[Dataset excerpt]
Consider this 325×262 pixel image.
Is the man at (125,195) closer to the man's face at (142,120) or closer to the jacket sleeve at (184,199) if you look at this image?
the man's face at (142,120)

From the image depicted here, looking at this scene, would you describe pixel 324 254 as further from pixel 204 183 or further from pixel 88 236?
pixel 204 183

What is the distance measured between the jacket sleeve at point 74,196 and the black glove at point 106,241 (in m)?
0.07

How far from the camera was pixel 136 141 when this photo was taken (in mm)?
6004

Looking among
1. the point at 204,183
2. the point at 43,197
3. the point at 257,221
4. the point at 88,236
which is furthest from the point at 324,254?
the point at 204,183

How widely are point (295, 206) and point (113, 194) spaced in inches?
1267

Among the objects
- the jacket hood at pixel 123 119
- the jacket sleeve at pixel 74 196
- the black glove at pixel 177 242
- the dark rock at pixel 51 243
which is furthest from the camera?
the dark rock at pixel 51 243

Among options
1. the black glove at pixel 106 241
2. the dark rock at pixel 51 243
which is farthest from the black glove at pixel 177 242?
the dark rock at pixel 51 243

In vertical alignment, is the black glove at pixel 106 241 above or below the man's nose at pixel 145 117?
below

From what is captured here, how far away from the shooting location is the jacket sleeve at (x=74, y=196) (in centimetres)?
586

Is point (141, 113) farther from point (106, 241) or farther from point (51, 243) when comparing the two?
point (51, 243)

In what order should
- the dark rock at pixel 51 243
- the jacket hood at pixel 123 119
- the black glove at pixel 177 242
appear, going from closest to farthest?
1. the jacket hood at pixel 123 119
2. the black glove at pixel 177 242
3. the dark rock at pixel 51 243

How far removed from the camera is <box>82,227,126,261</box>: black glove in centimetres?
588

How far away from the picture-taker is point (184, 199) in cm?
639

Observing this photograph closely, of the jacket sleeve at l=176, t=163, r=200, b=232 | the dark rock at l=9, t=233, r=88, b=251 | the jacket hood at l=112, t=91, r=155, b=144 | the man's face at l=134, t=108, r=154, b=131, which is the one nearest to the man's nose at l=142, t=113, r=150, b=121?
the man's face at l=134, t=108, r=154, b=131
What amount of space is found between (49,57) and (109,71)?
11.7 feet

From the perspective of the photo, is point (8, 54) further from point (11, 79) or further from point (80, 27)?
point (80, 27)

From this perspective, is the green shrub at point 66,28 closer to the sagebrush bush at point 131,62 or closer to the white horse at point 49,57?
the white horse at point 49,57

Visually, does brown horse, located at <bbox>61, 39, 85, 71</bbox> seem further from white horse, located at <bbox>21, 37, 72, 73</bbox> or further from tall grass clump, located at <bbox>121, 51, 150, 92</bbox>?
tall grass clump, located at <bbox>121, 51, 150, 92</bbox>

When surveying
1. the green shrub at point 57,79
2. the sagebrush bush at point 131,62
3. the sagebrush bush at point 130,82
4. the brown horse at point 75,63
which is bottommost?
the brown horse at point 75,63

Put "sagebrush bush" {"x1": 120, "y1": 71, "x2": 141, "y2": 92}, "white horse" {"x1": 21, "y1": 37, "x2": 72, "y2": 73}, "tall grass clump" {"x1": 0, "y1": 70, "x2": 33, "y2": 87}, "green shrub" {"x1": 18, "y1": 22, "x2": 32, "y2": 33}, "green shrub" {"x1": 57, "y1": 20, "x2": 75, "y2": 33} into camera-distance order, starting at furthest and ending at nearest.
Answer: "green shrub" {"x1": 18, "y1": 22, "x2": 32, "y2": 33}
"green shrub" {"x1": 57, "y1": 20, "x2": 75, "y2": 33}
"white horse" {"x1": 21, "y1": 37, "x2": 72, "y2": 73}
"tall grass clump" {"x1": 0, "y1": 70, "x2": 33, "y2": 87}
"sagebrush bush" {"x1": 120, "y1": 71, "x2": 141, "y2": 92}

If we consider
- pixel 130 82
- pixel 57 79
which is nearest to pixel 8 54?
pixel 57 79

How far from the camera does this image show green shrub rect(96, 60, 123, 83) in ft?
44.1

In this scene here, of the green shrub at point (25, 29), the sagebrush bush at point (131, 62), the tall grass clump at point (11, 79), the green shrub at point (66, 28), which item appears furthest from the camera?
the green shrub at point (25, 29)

What you should do
Please pull out every line in the entries above that contains the word "distance", matching case exactly.

Output for this exercise
What is the distance measured between the jacket sleeve at point 74,196 and the black glove at point 106,241 (in m)?
Put "sagebrush bush" {"x1": 120, "y1": 71, "x2": 141, "y2": 92}, "white horse" {"x1": 21, "y1": 37, "x2": 72, "y2": 73}, "tall grass clump" {"x1": 0, "y1": 70, "x2": 33, "y2": 87}, "green shrub" {"x1": 18, "y1": 22, "x2": 32, "y2": 33}, "green shrub" {"x1": 57, "y1": 20, "x2": 75, "y2": 33} into camera-distance order, starting at furthest and ending at nearest.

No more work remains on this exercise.